- [EXERCISE AIM] A faithful retyping of every entry below is wanted, with images left out.

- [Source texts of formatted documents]

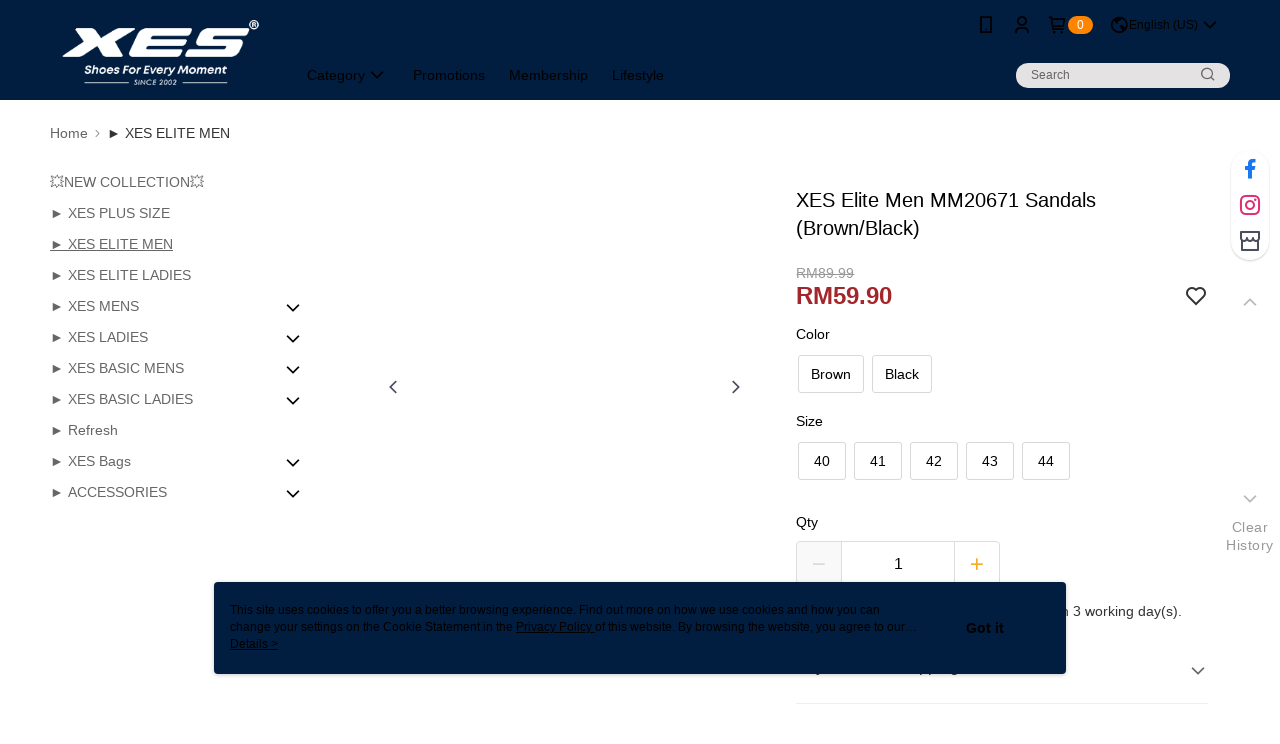

--- FILE ---
content_type: text/css
request_url: https://cms-static.cdn.91app.com.my/theme/200051/css/cmsTheme_977d7eec-dd51-4352-9361-fe7d2b7c52fe_1767745014914.css?v=020190828
body_size: 384
content:
.cms-badge{color:#fff;background:#ff8500}.cms-header{background:#011e41}.cms-nav{color:#020000}.cms-logo{background-image:url(https://cms-static.cdn.91app.com.my/images/original/200051/4da0aeba-3cf2-4d4f-8b9f-46b173cc296e-1638237738-15s16jf3sn_d.png)}.cms-linkColor{color:#428bca !important}.cms-moneyColor{color:#a3262a !important}.cms-discountMoneyColor{color:#a3262a !important}.cms-primaryBtnBgColor{background-color:#f5ac27 !important}.cms-primaryBtnTextColor{color:#fff !important}.cms-secondBtnBgColor{background-color:#fff !important}.cms-secondBtnTextColor{color:#a3262a !important}.cms-secondBtnBorderColor{border-color:#a3262a !important}.cms-primaryHeartBtnBgColor{color:#ff5353 !important}.cms-secondHeartBtnBgColor{color:#333 !important}.cms-generalTagBgColor{background-color:#fff2f2 !important}.cms-generalTagTextColor{color:#ff5353 !important}.cms-emphasisTagBgColor{background-color:#ff5353 !important}.cms-emphasisTagTextColor{color:#fff !important}.cms-keyWordTagTextColor{color:#666 !important}.cms-moneyBgColor{background-color:#a3262a !important}.cms-moneyBorderColor{border-color:#a3262a !important}.cms-moneyOutlineColor{outline-color:#a3262a !important}#progressbar li.active:before{background-color:#a3262a !important;border-color:#a3262a !important}.cms-secondBtnBgColor:hover{background-color:#f7f7f7 !important}.cms-primaryBtnBgColor:hover{background-color:#f4a618 !important}.cms-primaryBtnBorderColor{border-color:#f5ac27 !important}.cms-primaryQtyBtnTextColor{color:#f5ac27 !important}.cms-tagBorderColor{border-color:#fff2f2 !important}.banner-discount-fee{color:#a3262a !important}.banner-add-to-cart{border-color:#a3262a !important;color:#a3262a !important}.cms-main-color{background-color:#011e41 !important}.cms-sub-color{color:#020000 !important}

- [RESPONSE]
--- FILE ---
content_type: text/css
request_url: https://cms-static.cdn.91app.com.my/theme/200051/css/cmsTheme_977d7eec-dd51-4352-9361-fe7d2b7c52fe_1767745014914.css?v=020190828
body_size: 384
content:
.cms-badge{color:#fff;background:#ff8500}.cms-header{background:#011e41}.cms-nav{color:#020000}.cms-logo{background-image:url(https://cms-static.cdn.91app.com.my/images/original/200051/4da0aeba-3cf2-4d4f-8b9f-46b173cc296e-1638237738-15s16jf3sn_d.png)}.cms-linkColor{color:#428bca !important}.cms-moneyColor{color:#a3262a !important}.cms-discountMoneyColor{color:#a3262a !important}.cms-primaryBtnBgColor{background-color:#f5ac27 !important}.cms-primaryBtnTextColor{color:#fff !important}.cms-secondBtnBgColor{background-color:#fff !important}.cms-secondBtnTextColor{color:#a3262a !important}.cms-secondBtnBorderColor{border-color:#a3262a !important}.cms-primaryHeartBtnBgColor{color:#ff5353 !important}.cms-secondHeartBtnBgColor{color:#333 !important}.cms-generalTagBgColor{background-color:#fff2f2 !important}.cms-generalTagTextColor{color:#ff5353 !important}.cms-emphasisTagBgColor{background-color:#ff5353 !important}.cms-emphasisTagTextColor{color:#fff !important}.cms-keyWordTagTextColor{color:#666 !important}.cms-moneyBgColor{background-color:#a3262a !important}.cms-moneyBorderColor{border-color:#a3262a !important}.cms-moneyOutlineColor{outline-color:#a3262a !important}#progressbar li.active:before{background-color:#a3262a !important;border-color:#a3262a !important}.cms-secondBtnBgColor:hover{background-color:#f7f7f7 !important}.cms-primaryBtnBgColor:hover{background-color:#f4a618 !important}.cms-primaryBtnBorderColor{border-color:#f5ac27 !important}.cms-primaryQtyBtnTextColor{color:#f5ac27 !important}.cms-tagBorderColor{border-color:#fff2f2 !important}.banner-discount-fee{color:#a3262a !important}.banner-add-to-cart{border-color:#a3262a !important;color:#a3262a !important}.cms-main-color{background-color:#011e41 !important}.cms-sub-color{color:#020000 !important}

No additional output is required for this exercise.